Certainly, there are still some potential risks and obstacles that your child will encounter beyond academic challenges — new living arrangements, choices about finances, sexual health and self-care — but hopefully, at this point, they have had enough experience with your guidance and not interference to make safe and responsible decisions on their own.

And perhaps we need to reframe how we think of failure — especially in an environment that allows for second chances. Failure is not always a danger, but in fact an opportunity to reflect and grow. If your child does something unsuccessfully or perhaps makes a poor judgment, let them experience the consequences and the self-reflection.

Take, for instance, the student who, after failing to make the final cut on the baseball team, called his father and asked him to drive up and speak to the coach. The father wouldn’t do it, and instead urged his son to speak to the coach and also suggested that his son work with the coach on a fitness program that might better prepare him for the next tryouts. The young man did just that. He showed up and observed every game and worked out with the team. And the following year, he did make the team.

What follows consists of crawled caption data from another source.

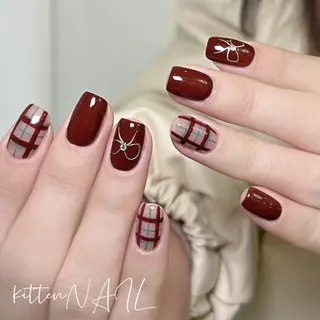 ネイル コネコ ネイルサロンのネイルデザイン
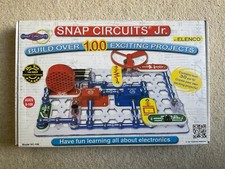 Elenco snap circuits for sale  TONBRIDGE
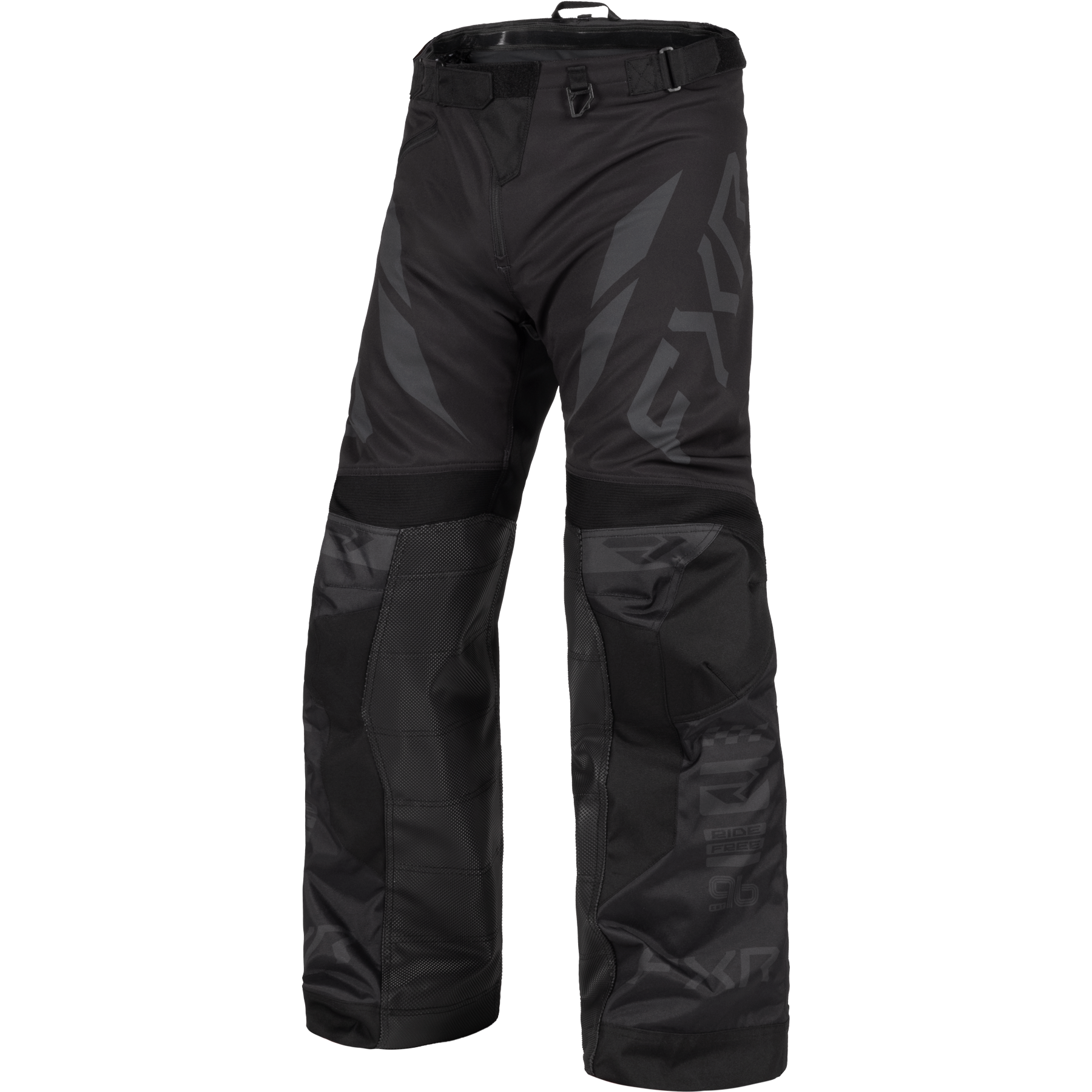 Byxa FXR Cold Cross RR 2027, Ops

For bigger issues, there are often multiple steps or opportunities before outcomes are final, like taking a class a second time, choosing a major, or getting a car out of impound for unpaid parking tickets. If they try something and it doesn’t work out, your child isn’t alone and they aren’t done with college or necessarily disadvantaged — they still have a chance to find their own path and succeed.

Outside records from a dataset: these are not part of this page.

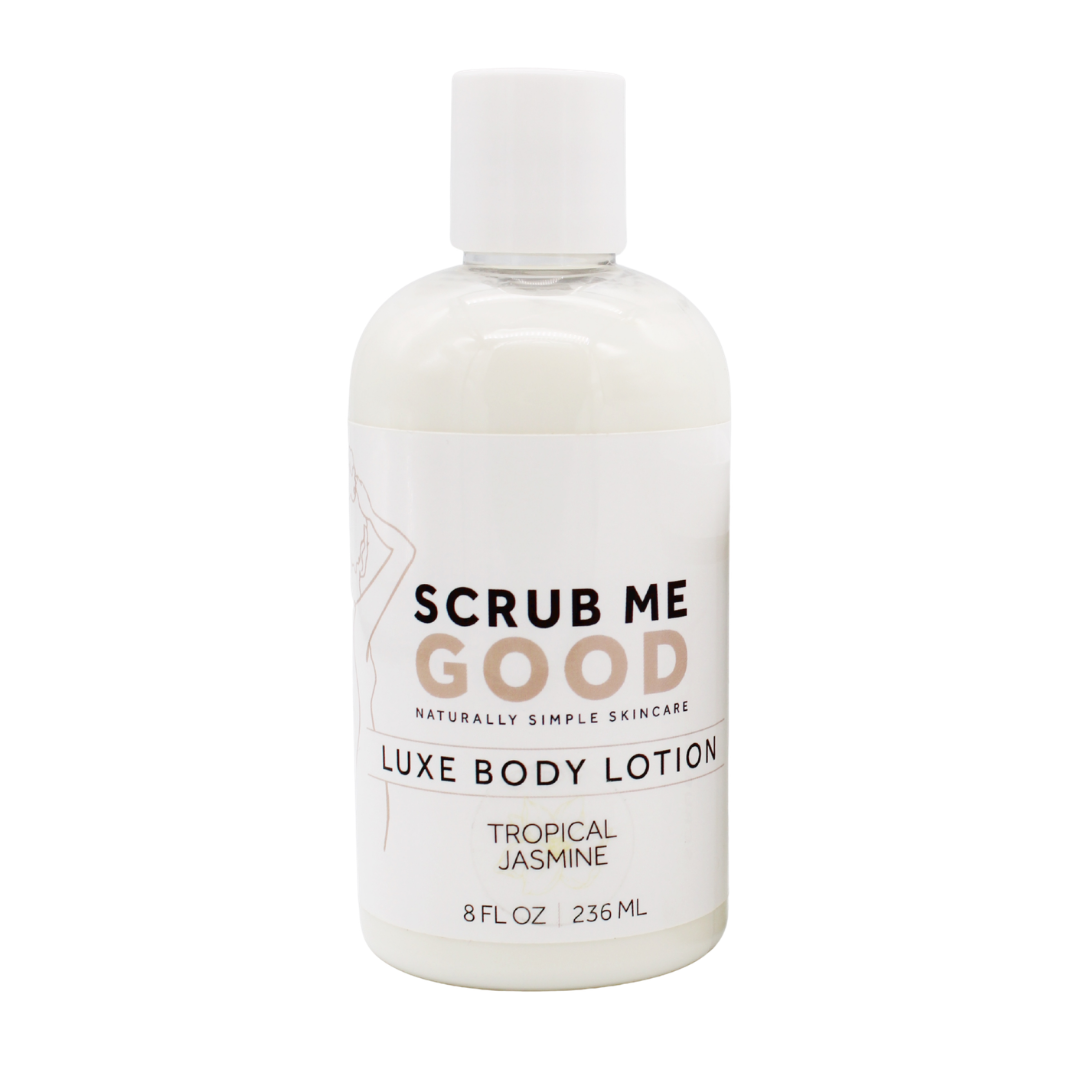 Tropical Jasmine Luxe Body Lotion
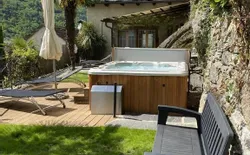 Top - Rustico mit Aussenwhirlpool beheizt und Sauna , Bild 1
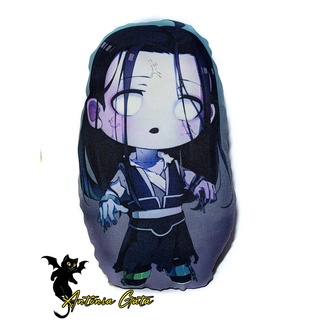 Almofada chibi - Mo Dao Zu Shi / Lan Wangji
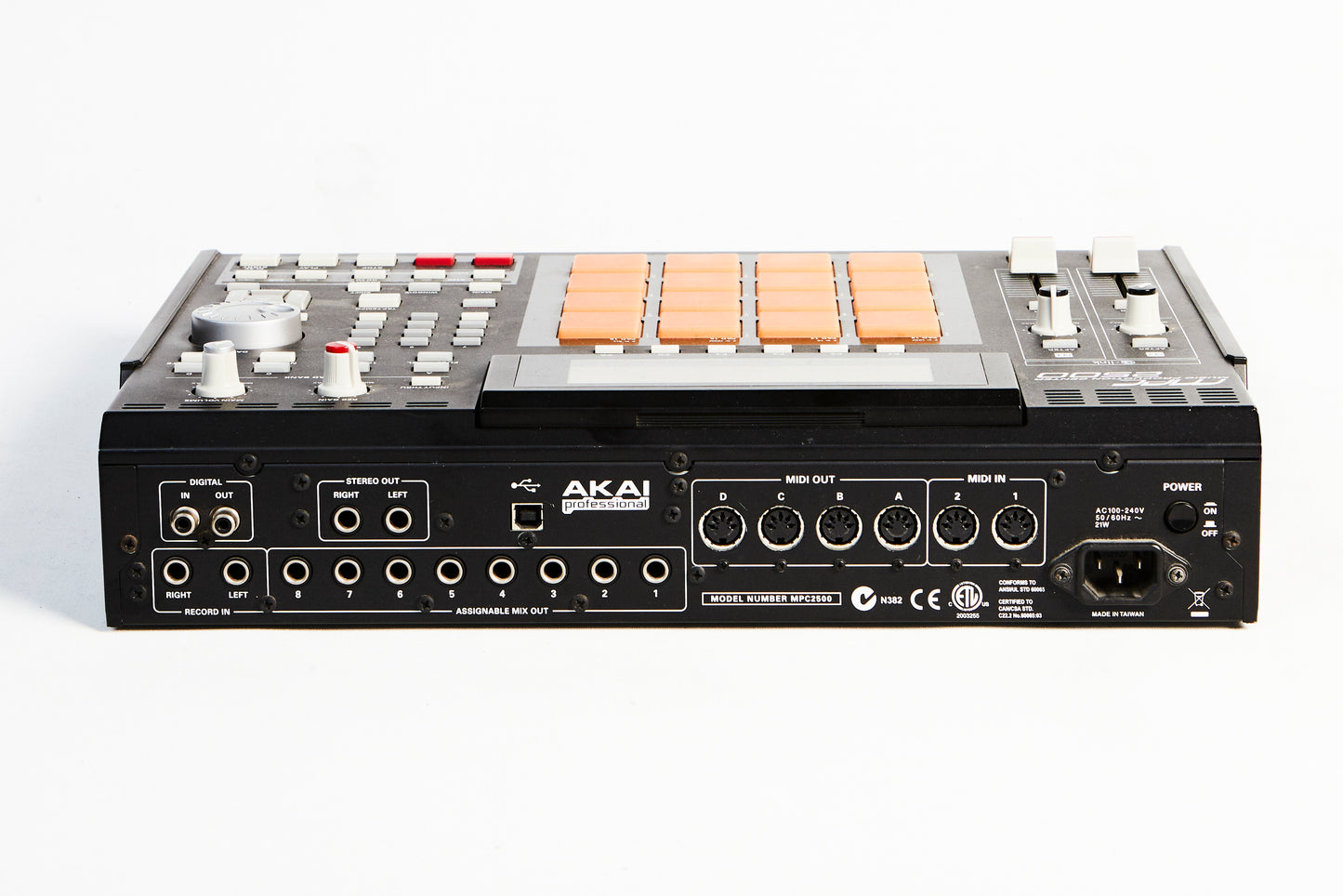 MPC 2500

I should acknowledge that parts of the college lifestyle are high-stakes. Binge drinking, for example, continues to be problematic on campuses nationally, with about half of the college students who drink consuming alcohol in this especially dangerous manner, according to the National Institute on Alcohol Abuse and Alcoholism. Going above your child’s head by calling me to have alcohol banned from campus won’t solve this issue because your child needs to directly address and develop healthy drinking habits. You need to have proactive, open conversations with your student before he or she heads to campus, rather than reactive discussions on their behalf to address a problem.

Certainly, you can — and should — still be in touch with your child regularly. But respect their new freedom and any boundaries they may want to set. Try not to step in for little things and build toward not stepping in for big things. If you continue to swoop in and solve all of their problems, big or small, your child won’t have the tools necessary to thrive on their own. If and when a problem does come up that tests your new resolve, don’t reach for the phone to call me first. Instead, listen to your child’s issue, ask questions, and coach them through it, if need be. In the long run, it’ll work out better for all of us.

The transition to college is your chance to encourage safe risk-taking and self-advocacy. Instead of being a helicopter, be a sounding board and allow them to have an authentic college experience. They’ve earned it, and their future life and career successes depend on it.

Jonathan Gibralter is president of Wells College in Aurora, N.Y.